The core inflation measure, which excludes private transport and accommodation, rose 5.1% in August from a year earlier, according to a joint statement from the Monetary Authority of Singapore (MAS) and the Ministry of Trade and Industry on Friday. That was the highest since November 2008 and compares with a 5% Bloomberg survey median ahead of the report.
Headline inflation increased to 7.5% from 7% in July. That compares with a 7.2% median in the Bloomberg survey.
MAS officials have been awaiting a peak in inflation that’s expected before year-end, even as they acknowledge price growth should remain high in 2023.
Singapore’s central bank, which uses the exchange rate as its main policy tool rather than a benchmark interest rate, looks increasingly likely to tighten at its second of twice-yearly scheduled meetings in mid-October. It has already tightened policy four times in the past year, including two surprise moves in January and July.
For the full year, the MAS reiterated projections for the core gauge to come in at between 3% and 4%, with the all-items measure seen at 5%-6%.

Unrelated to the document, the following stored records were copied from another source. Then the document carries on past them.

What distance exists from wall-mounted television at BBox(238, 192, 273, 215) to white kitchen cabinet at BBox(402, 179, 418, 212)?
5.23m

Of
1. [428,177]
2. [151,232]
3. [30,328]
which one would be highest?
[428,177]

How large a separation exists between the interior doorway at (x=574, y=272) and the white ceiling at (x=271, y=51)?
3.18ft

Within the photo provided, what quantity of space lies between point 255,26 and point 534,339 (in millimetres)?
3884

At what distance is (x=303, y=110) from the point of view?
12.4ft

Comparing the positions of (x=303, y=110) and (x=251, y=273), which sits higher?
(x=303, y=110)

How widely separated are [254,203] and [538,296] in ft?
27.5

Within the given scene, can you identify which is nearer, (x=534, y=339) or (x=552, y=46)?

More key figures from Friday’s Singapore CPI report:
- Food prices rose 6.4% year-on-year
- Transport costs increased 20.2%
- Housing and utilities rose 6%
- Communication declined 1.1%
- On month-on-month basis, core CPI and all-items CPI rose by 0.5% and 0.9%, respectively
Still-bubbling price growth has ramped up pressure also on government officials. Fiscal support, including a S$1.5 billion package in June that included utilities rebates, has emphasised targeted support for the most vulnerable households that doesn’t risk an overdo of government spending that in turn would exacerbate inflation.